Acid reflux is a condition characterized by stomach acid's backflow into the esophagus (a tube connecting mouth and stomach). The condition results in various symptoms, including heartburn, chest pain, nausea, indigestion, and shortness of breath. Most predominantly at night, people having acid reflux symptoms are often unable to sleep and develop symptoms like heartburn, indigestion, nausea, and chest pain. Due to all these symptoms, the person may develop sleeping disorders.
Does Acid Reflux Keep You Up at Night-Time?
People with acid reflux disease often feel that their symptoms get worse during the night. Some people wake up in the middle of the night due to regurgitation, coughing, sore throat, and sometimes choking. However, the symptoms depend on how far through the esophagus. The symptoms of acid reflux get worse during the night due to the following reasons:
The stomach acid secretion is usually 2 to 3 times higher at night compared to the day time. As a result, more gastric contractions occur during the night, which ultimately leads to acid reflux.
Most people sleep in an inappropriate position, like lying o the back. In this position, no gravity can hold up the acid in the stomach. Due to lack of gravity, the stomach acid backflows into the esophagus and stays there for some time, which ultimately results in acid reflux symptoms.
Swallowing saliva during the night is important for the acid in the esophagus to go back into the stomach. Some people don't swallow the saliva, and this causes acid reflux symptoms. The saliva secreted by the mouth contains bicarbonate that plays an important role in the neutralization of stomach acid and changes the esophageal acid's pH back to normal.
What Could Be the Complications of Acid Reflux at Night?
Some researchers suggest that acid reflux during the night can be a risk for sleep apnea, a condition in which the person suddenly stops breathing while sleeping. The reason behind this is that the backflow of acid from the stomach into the esophagus may cause spasms in the larynx (voice box). This, in turn, prevents the flow of air into the lungs and may ultimately cause breathing problems like sleep apnea. Some of the commonly found complications associated with acid reflux during the night are:
- Obstructive sleep apnea
- Feeling of choking
- Acid aspiration during sleep
- Feeling discomfort
Untreated acid reflux may become a chronic condition and may damage the esophageal tissue damage leading to many complications, such as:
- Barette's esophagus ( A condition in which the cells of the esophagus looks like the cells of the intestines)
- Esophagitis reflux (Inflammation of the esophagus)
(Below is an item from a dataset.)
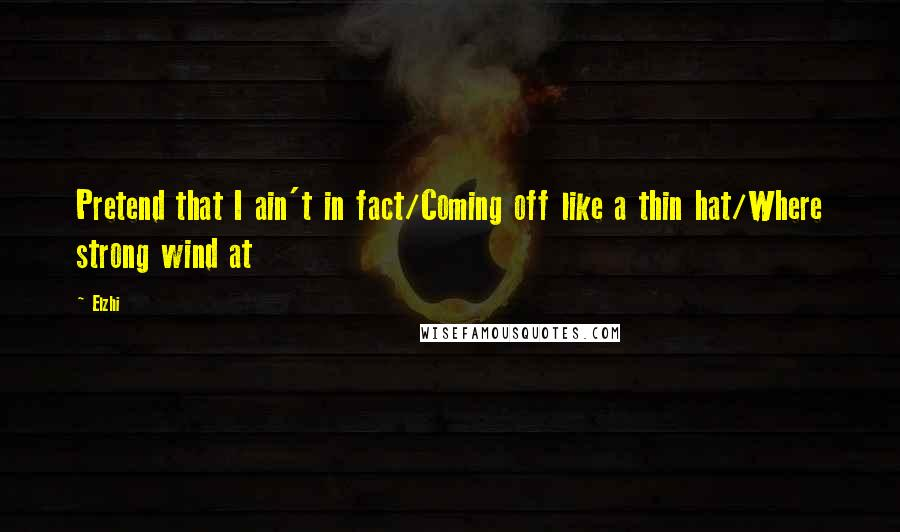 Elzhi quotes: Pretend that I ain't in fact/Coming off like a thin hat/Where strong wind at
- Esophageal spasms (Contractions in the esophagus)
- Development of ulcers and strictures in the esophagus
How Can You Prevent Acid Reflux at Night?
Various dietary and lifestyle modifications can help reduce the impact of acid reflux on your night sleep. Some of them are mentioned below:
Avoid Eating Before Bed Time
Don't eat and drink anything three hours before bedtime. The foods that should be especially avoided before going to bed are late-night snacks, late-night dinner, and drinking beverages (coffee, cold drinks, and tea). , therefore eating anything in the late-night hours can be troublesome. Avoiding the habit of late-night eating can reduce the symptoms of acid reflux to a large extent.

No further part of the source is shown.